As the astute reader may have noticed, I did not say how to choose this ordering for enumerating $X$. Only by assuming that I already knew the optimal $f$ was I able to show that this algorithm can in fact produce it. While summoning such a maximizer out of the aether is a common magic trick employed by theoreticists, it doesn’t get us very fair in the pursuit of actually computing things.

Sadly, that’s exactly where this falls apart. While it’s easy to show that there exists an ordering that produces the optimal potential, there does not seem to be an easy way to decide it. There seems to be a parallel to the Greedy Colouring Algorithm from graph theory – in that case there is a similar situation where there is an algorithm that outputs the answer if run with the correct ordering of the input (but for colouring determining that order is NP!). In our case however, we know the problem is polynomial, since we can simply solve the linear program for the dual problem. Of course that would be roughly as useful as the axiom of choice is to an engineer when it comes to improving upon the classical LP approach.

While this particular approach does not lead to an improvement, it seems likely that some approach will. Recent innovations in regularized transport have lowered the complexity from the $O(n^3)$ linear program runtime to $O(n^2/\varepsilon)$. for an approximation. Intuitively, it seems reasonable to believe that even the unregularized problem should be of quadratic complexity.

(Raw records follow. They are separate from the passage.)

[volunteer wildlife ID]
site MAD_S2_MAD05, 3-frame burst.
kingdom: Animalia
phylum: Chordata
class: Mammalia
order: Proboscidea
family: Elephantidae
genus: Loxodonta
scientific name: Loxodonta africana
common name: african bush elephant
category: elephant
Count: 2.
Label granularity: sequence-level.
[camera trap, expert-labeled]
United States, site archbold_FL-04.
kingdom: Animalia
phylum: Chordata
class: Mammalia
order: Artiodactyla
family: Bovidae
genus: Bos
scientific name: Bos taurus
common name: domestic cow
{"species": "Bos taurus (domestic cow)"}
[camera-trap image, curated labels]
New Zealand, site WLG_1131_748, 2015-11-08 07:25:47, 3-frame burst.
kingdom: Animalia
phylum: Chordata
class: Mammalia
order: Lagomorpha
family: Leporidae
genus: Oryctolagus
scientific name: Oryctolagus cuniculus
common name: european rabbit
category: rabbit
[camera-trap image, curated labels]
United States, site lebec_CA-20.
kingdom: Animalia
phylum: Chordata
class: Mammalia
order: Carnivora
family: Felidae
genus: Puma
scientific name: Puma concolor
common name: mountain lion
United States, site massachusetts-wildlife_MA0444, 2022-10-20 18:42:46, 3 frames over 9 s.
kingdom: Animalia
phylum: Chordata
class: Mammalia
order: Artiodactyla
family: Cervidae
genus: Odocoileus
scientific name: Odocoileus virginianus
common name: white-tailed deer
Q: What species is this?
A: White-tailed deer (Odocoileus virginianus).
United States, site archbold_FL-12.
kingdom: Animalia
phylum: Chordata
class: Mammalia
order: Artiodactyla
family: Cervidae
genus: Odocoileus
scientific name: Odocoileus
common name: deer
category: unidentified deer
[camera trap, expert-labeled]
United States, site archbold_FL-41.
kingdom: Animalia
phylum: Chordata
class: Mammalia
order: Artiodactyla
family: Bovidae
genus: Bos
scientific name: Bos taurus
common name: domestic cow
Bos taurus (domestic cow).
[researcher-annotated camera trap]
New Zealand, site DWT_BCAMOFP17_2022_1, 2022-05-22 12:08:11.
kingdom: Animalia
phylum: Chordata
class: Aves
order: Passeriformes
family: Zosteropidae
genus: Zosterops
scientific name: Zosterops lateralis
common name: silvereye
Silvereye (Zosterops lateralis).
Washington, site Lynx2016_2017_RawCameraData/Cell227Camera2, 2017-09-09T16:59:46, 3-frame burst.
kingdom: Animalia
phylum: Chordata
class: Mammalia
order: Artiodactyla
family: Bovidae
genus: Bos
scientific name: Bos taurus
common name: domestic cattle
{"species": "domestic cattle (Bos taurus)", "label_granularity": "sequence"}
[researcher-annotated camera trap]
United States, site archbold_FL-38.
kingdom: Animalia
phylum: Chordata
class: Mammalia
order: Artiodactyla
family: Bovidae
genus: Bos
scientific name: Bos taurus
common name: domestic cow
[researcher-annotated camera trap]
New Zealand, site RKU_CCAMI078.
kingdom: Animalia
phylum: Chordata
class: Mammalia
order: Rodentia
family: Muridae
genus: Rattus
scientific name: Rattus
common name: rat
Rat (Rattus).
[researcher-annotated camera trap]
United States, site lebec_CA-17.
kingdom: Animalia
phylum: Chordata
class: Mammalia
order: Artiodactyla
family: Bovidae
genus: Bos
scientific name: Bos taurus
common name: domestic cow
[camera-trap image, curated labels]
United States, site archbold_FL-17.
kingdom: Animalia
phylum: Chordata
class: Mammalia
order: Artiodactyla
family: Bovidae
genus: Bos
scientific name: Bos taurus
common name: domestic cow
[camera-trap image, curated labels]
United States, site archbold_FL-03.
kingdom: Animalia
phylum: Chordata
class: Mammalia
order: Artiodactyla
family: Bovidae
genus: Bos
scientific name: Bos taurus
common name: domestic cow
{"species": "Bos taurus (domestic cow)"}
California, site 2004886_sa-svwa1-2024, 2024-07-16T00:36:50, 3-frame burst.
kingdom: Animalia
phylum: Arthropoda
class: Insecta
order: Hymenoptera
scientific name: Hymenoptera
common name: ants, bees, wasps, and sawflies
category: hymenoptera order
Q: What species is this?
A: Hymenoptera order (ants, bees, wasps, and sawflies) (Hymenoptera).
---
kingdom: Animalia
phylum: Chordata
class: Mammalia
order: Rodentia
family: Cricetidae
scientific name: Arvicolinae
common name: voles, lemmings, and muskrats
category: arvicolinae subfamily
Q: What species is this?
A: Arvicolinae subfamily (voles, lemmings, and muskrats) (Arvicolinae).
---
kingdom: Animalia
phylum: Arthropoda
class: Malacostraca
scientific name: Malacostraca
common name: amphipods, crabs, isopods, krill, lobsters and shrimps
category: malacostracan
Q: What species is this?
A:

This is because, in essence, the discrete formulation of optimal transport is a mixture of a sorting and nearest neighbours problem – it is almost never optimal to send mass far from the source points. In one dimension it is well known that the problem is in fact equivalent to sorting. Even in higher dimensions, given the locality, it seems reasonable to believe that the work to determine the optimal plan should really only need to look at nearby points. It will likely take a further breakthrough in the theory, however, to make such improvements a reality.